Si le trait de Suzanne Valadon a de prime abord une facture classique, à la Degas - qui soutient ses premiers essais - petit à petit, sa peinture s’affirme, se confirme, avec force et couleur.

Alors que le travail pictural de Suzanne s’épanouit, celui de Maurice s’étiole et se dilue dans l’alcool et les toiles répétitives échangées contre quelques bouteilles.

Si Suzanne Valadon ne peignait pratiquement pas lors de la « période blanche » d’Utrillo, elle va produire des toiles vibrantes et colorées lors de la déchéance de Maurice .

Les natures mortes de Suzanne Valadon sont joyeuses et vivantes, les rues montmartroises de Maurice Utrillo sont blanches et silencieuses.

Le conservateur de l’exposition renoncera même à exposer ses dernières toiles d’Utrillo, tant le décalage entre les œuvres de la mère et du fils est douloureux.

Gaêtan Picon aura ces mots pour parler d’Utrillo : « Quand on est prisonnier de soi-même, justement parce qu’on ne peut pas s’ouvrir au monde, alors on vit dans la répétition.

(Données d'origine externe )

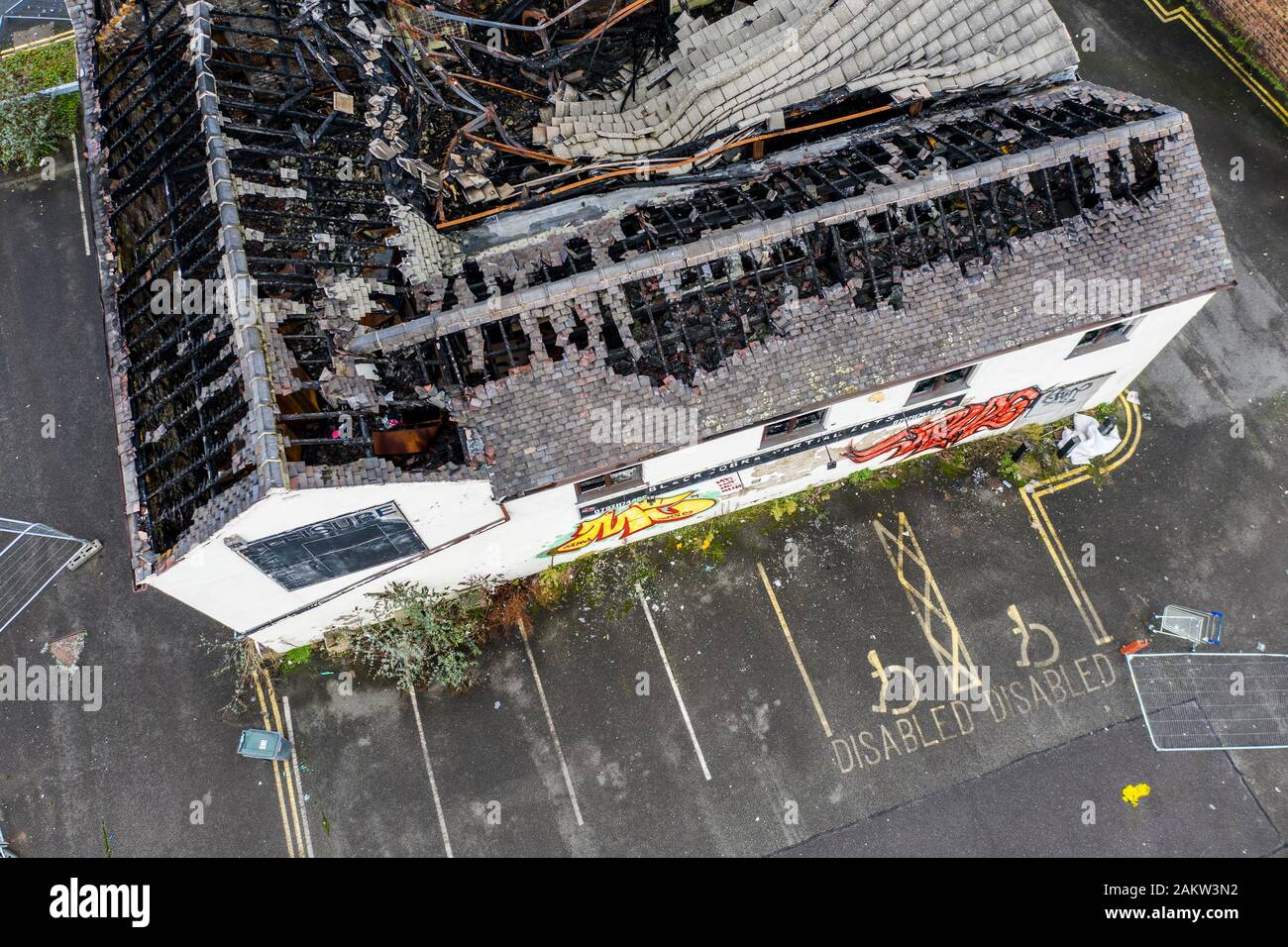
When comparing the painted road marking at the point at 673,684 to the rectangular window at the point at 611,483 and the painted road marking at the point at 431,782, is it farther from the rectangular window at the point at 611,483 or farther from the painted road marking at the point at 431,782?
the painted road marking at the point at 431,782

On n’a jamais fini de dire cette unique chose que toujours l’on dit, stoppé dans un traumatisme d’enfant … »

Le choix pictural est magnifique, il permet de rendre compte aussi bien d’un passage artistique important d’un siècle à l’autre, de l’impressionnisme à l’Ecole de Paris, que des ravages de la relation mère-fils, quand la carence affective précoce conduit aux conduites auto-destructives, quand l’attachement au fils devenu homme, trop proche, dicte un choix amoureux incestuel chez la mère, que l’un se noie quand l’autre se révèle, que l’une meurt dans la déchéance, quand l’autre survit en se répétant médiocrement.

Nous contemplons la dramatique esthétique du chassé-croisé d’une mère peintre, libre et fantasque et d’un fils en rage d’amour, d’alcool et de peinture.

Leurs toiles, à tous deux, classiques ou novatrices, fortes ou mièvres, vivantes ou désertiques, lumineuses ou lugubres, se font le miroir de la violence de ces liens mère-fils.

C’est la première fois que les deux artistes sont réunis à Paris.

C’est un accrochage rare, riche et passionnant à bien des égards.

Sylvie Séguret, psychologue psychanalyste Espace Analytique

Article publié en Juin 2009 dans la revue Le carnet Psy, à la suite de l'exposition " Valadon-Utrillo " à la Pinacothèque de Paris.